New Wolfenstein? Form an orderly queue
As far as last chance saloons go, Bethesda Softworks is a pretty good place to wind up. The iconic PC franchise, having revolutionised the FPS genre with Wolfenstein 3D, is celebrating the tenth anniversary of its landmark Enemy Territory multiplayer pack, the most popular and enduring online shooter this side of Counter Strike. Recent effort to emulate that success, however, have been mixed. Splash Damage’s Enemy Territory: Quake Wars and 2009’s self-titled reboot both received relatively good reviews, but failed to make any impression on a saturated market.
Nazi iconography is certainly one way to gain attention. Bedecked in red and black banners adorned with the angular logo, the Earl’s Court exhibition centre had every appearance of housing the BNP party conference. Yet the game’s stand was tucked away in a corner of the over-18s section; PC rigs, Xbox controllers, and a modest queue. Next to Black Flag and Battlefield, there seemed to be little focus or fervour.
The game goes some way to redeeming any image problems. Mechanically identical to Call of Duty and stylistically channelling World at War, it manages to break the mould in other ways. The polish applied to Call of Duty and Battlefield often serves to mask their shortcomings; they aren’t the only war games on the market, nor should they be. One of my favourite games of 2012, Spec Ops: The Line, did so well largely because it was, narratively, the antithesis of those titles. What Spec Ops went for in story, New Order tries in audacious and challenging gameplay.

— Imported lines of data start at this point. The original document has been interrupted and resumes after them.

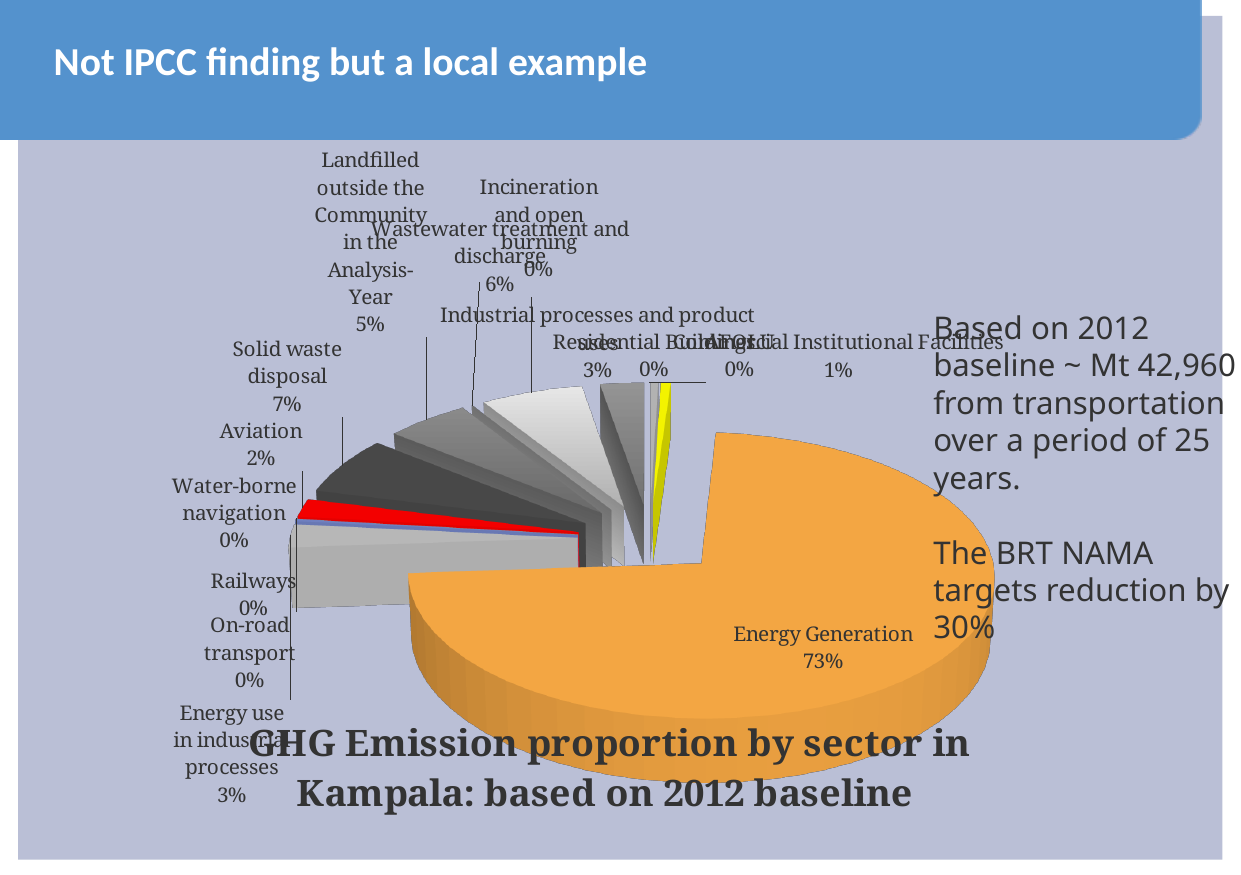
What share of GHG emissions does Energy Generation account for? 73% Which has a larger share, Solid waste disposal or Aviation? Solid waste disposal What is the title of the chart? GHG Emission proportion by sector in Kampala: based on 2012 baseline What percentage is shown for Solid waste disposal? 7% How many percentage points larger is the Solid waste disposal share than the Wastewater treatment and discharge share? 1 What percentage is shown for Aviation? 2% What percentage is shown for Wastewater treatment and discharge? 6% What percentage is shown for Landfilled outside the Community in the Analysis-Year? 5% What percentage is shown for Railways? 0% What kind of chart is shown on the slide? pie chart What percentage is shown for Energy use in industrial processes? 3% Which sector has the largest share of GHG emissions? Energy Generation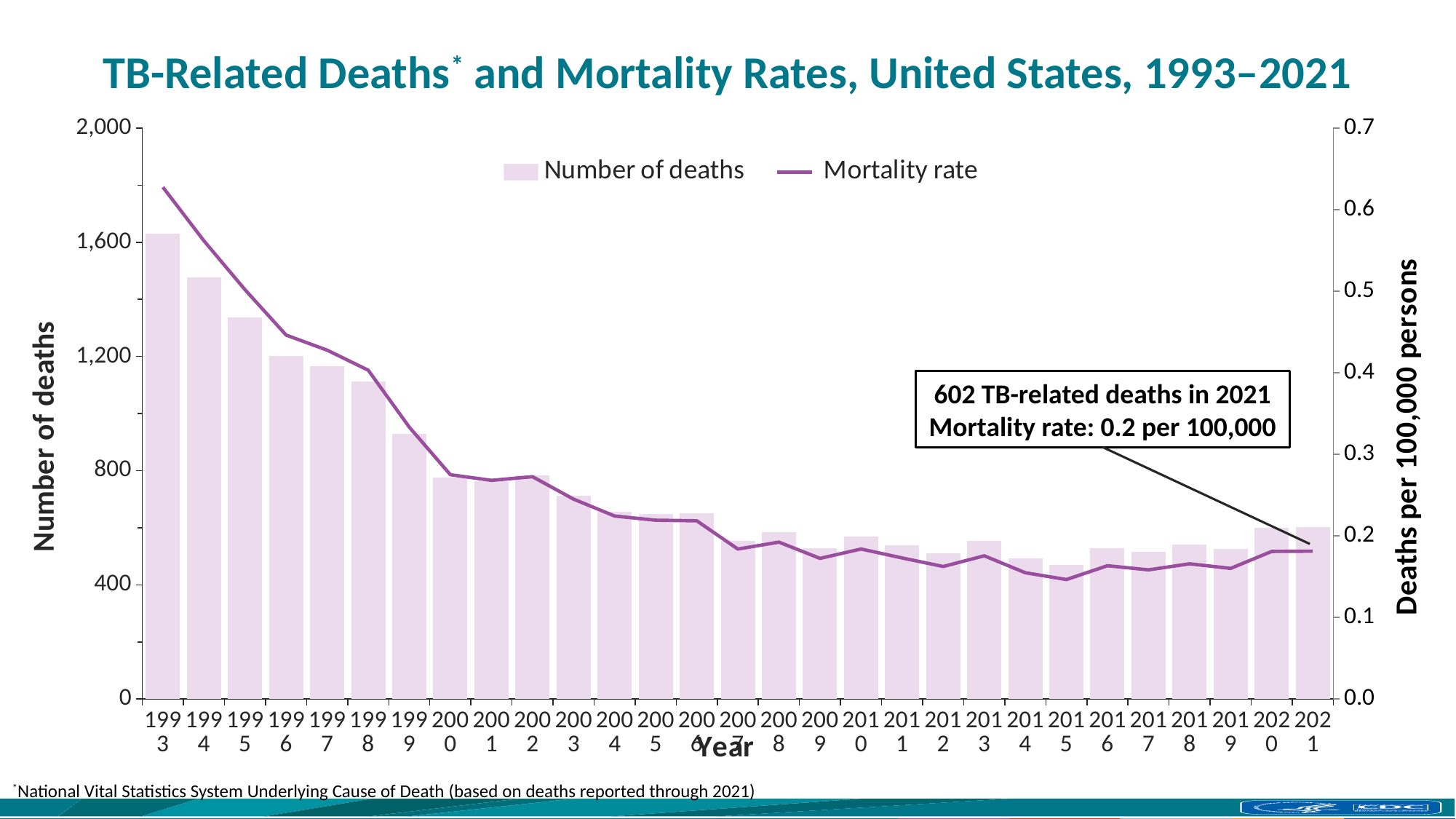
Is the number of deaths in 1993 greater or less than 1,200? greater Is the number of deaths in 2005 greater or less than 800? less What was the TB mortality rate in 2021? 0.2 per 100,000 Which year has the highest mortality rate? 1993 Overall, do the number of deaths rise or fall from 1993 to 2021? Fall Which series is drawn as a line rather than bars? Mortality rate Which year has more deaths, 1993 or 2021? 1993 How many years are shown on the x axis? 29 What kind of chart is shown on the slide? A combined bar and line chart Which year has the highest number of deaths? 1993 How many TB-related deaths were there in 2021? 602 How many series does the legend list? 2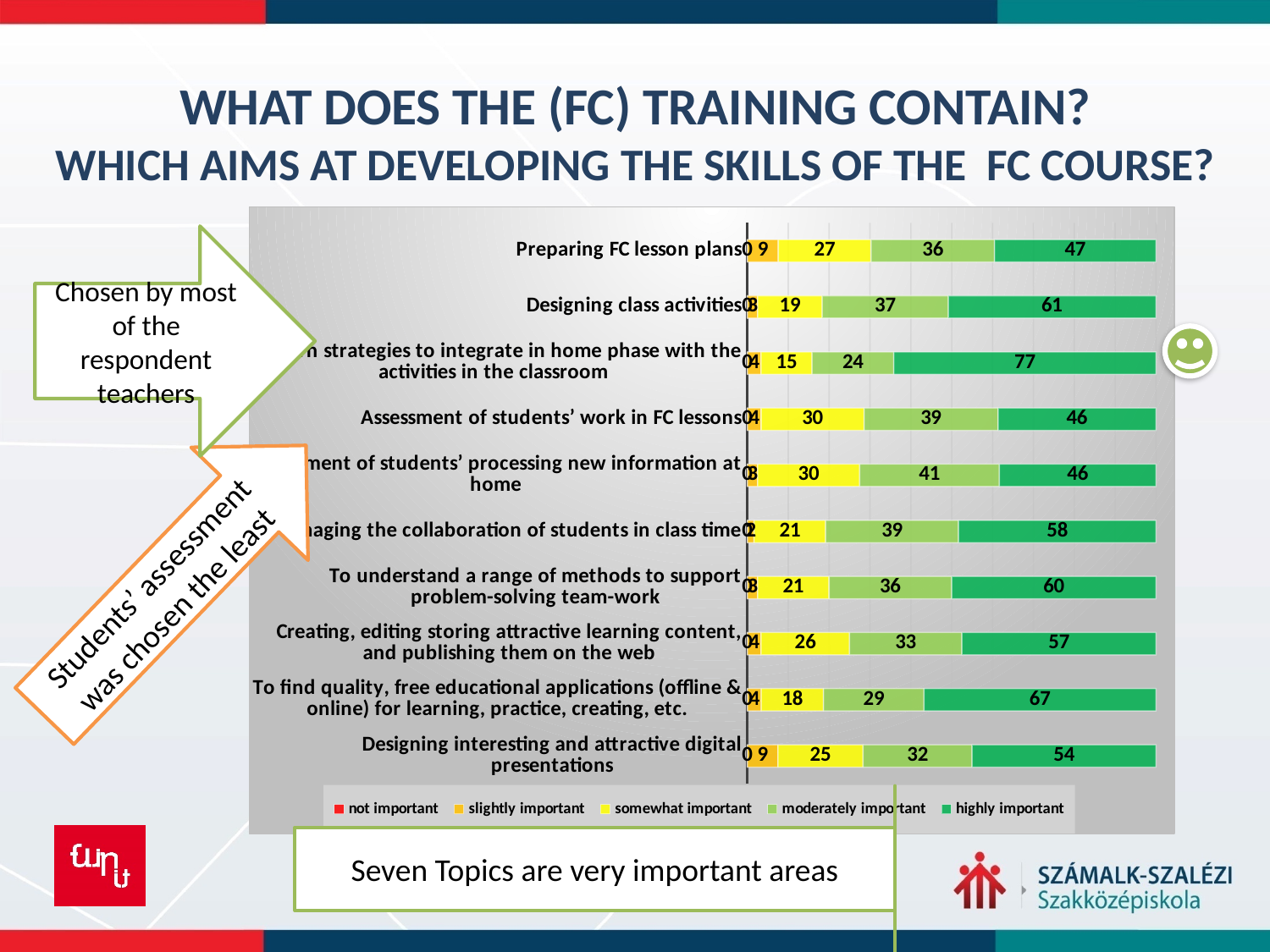
How many categories (bars) are shown in the chart? 10 Which has the larger 'moderately important' value: 'Creating, editing storing attractive learning content, and publishing them on the web' or 'To find quality, free educational applications (offline & online) for learning, practice, creating, etc.'? Creating, editing storing attractive learning content, and publishing them on the web What is the difference between the 'highly important' values for 'Designing class activities' and 'Preparing FC lesson plans'? 14 What is the 'highly important' value for 'To find quality, free educational applications (offline & online) for learning, practice, creating, etc.'? 67 What is the difference between the 'somewhat important' values for 'Preparing FC lesson plans' and 'Designing class activities'? 8 Which has the larger 'highly important' value: 'Designing class activities' or 'Preparing FC lesson plans'? Designing class activities What is the 'somewhat important' value for 'Assessment of students' work in FC lessons'? 30 What is the 'moderately important' value for 'Designing class activities'? 37 How many series does the legend list? 5 What is the 'highly important' value for 'Preparing FC lesson plans'? 47 What kind of chart is shown on the slide? Stacked bar chart What is the 'somewhat important' value for 'Designing interesting and attractive digital presentations'? 25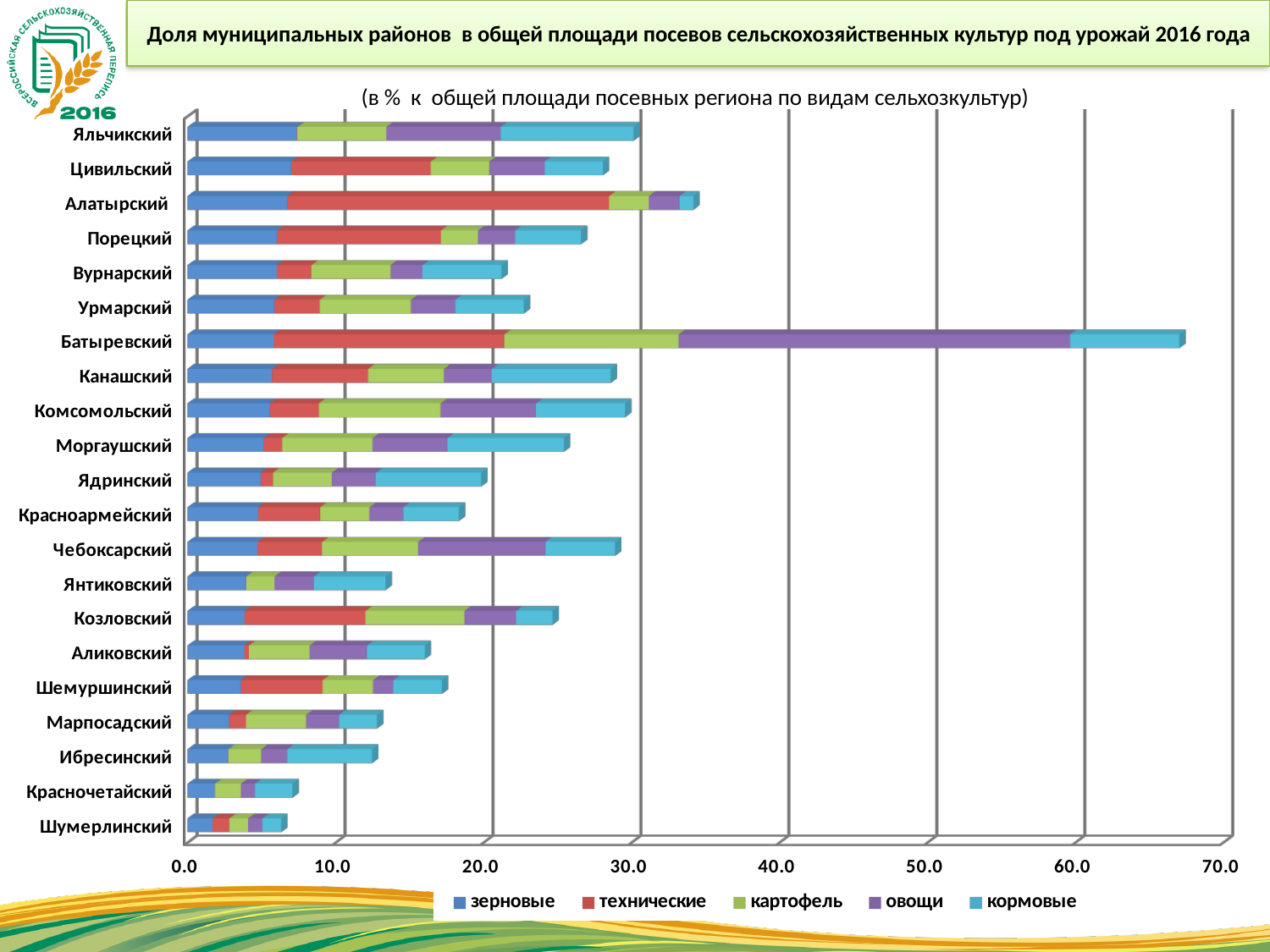
Which crop category makes up the largest segment of the Батыревский bar? овощи What are the five series listed in the legend? зерновые, технические, картофель, овощи, кормовые How many series does the legend list? 5 How many municipal districts are plotted on the chart? 21 Which has the larger total, Козловский or Аликовский? Козловский Is the total value for Яльчикский greater or less than 20.0? greater What is the highest value shown on the horizontal axis? 70.0 What kind of chart is shown on the slide? stacked bar chart Which district has the largest total share of sown area? Батыревский Is the total value for Батыревский greater or less than 60.0? greater Is the total value for Янтиковский greater or less than 20.0? less Which has the larger total, Алатырский or Порецкий? Алатырский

At first glance, it seems to have little more to offer. Protagonists have moved on a little since William “B.J.” Blazkowicz first took to the field, and the voice-act acting fulfils all stereotypes. The opening scene, clambering through ruins offing injured Nazis, plays like the epilogue to Inglorious Basterds. But once you’ve negotiated the frustratingly bland scenery, things get markedly more interesting.
There’s little that isn’t improved by robots, though the first, lone stand-off isn’t much of a showcase. But the next section played a surprising ode to Mirror’s Edge: winding up a factory door, sprinting out into a room full of enemies, and incrementally – death by death – deciding your best course of action.
Combat is refreshingly challenging. Get caught by two enemies in the open and you’re Röstbrot. Guns are powerful and numerous, but so are your opposition. It took me three tries to identify a plan of action – sprint upstairs, stab guy on turret, pick up turret, focus robot – and seven or eight more to successfully enact it. I haven’t been that grateful for dual wielded machine guns since Temple on Goldeneye.
The game works best in these spaces – consigned to kill all occupants, but free enough that you can and will have to exploit the environment to its fullest. The AI hides effectively, moving from destructible scenery when you’ve blasted through it, and pressing the advantage when you find yourself flanked.
It’s all very linear and not particularly ground-breaking. It’s also not got multiplayer, hard to imagine for any cross-platform shooter. But if it’s to be resigned to the critical appeal and limited success of its immediate predecessor, The New Order doesn’t look like such a bad way to bow out.